In a message dated 97-10-14 10:37:52 EDT, Chris_Lillja@Pupress.Princeton.Edu
writes:
<< I spent the 2nd half of the weekend going nuts on a set of freshly
rebuilt HS6's. They're quite beautiful, clean, polished and they
adjust to a beautiful, steady 900 rpm idle....
Once prodded, however, they don't seem to want to return to idle. >>
I've seen this idle problem on lots of TR3's, including one of my own. I
believe it is caused by worn throttle shafts or worn throttle shaft holes in
the carb body. Did the rebuild include a new set of throttle shafts and
bushings? (or oversized throttle shafts in bored holes?) I have found that
slop in the fit between the shaft and the carb body, in addition to causing
an air leak, and making the carbs hard to adjust properly (at least in
extreme cases) will cause the symptoms you describe.
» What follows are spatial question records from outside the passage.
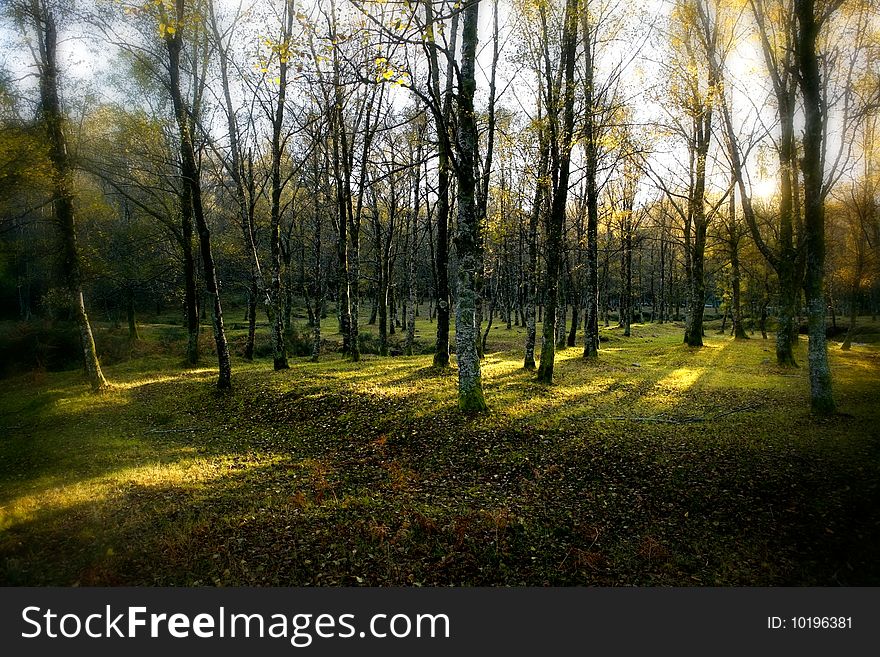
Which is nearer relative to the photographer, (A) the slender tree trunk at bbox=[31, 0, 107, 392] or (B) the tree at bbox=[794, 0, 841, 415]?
(B) the tree at bbox=[794, 0, 841, 415]

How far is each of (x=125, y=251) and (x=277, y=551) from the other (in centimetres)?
3061

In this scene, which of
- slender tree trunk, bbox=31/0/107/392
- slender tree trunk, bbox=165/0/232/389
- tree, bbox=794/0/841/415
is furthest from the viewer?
slender tree trunk, bbox=31/0/107/392

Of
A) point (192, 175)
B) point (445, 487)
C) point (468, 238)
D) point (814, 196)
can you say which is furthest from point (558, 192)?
point (192, 175)

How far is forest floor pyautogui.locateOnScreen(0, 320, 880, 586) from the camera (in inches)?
229

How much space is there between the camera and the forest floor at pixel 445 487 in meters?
5.80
The throttle shaft has
side loading, all applied at the front of the front carb, from the
accellerator return spring, and if the throttle shaft hole is oversized, it
wont turn on its axis, but rather will "wallow" in the hole. (obviously I
have absolutely no command of engineering terms, but I hope you get what I
mean.) This will keep the throttle plate from closing right. I have found
that if I "Goose" the accellerator, (another great engineering term) the
idle will return to a lower idle than if I ease off the throttle. I'm
thinking it might help to switch the carb bodies, front to rear, since the
front of the front carb probably takes most of this side load. Also, Bob
Schaller's book (More BS About TR's) contains plans to add a throttle return
spring between the two carbs, which should, logically, help keep things
straight, and even out the wear. Hope this helps.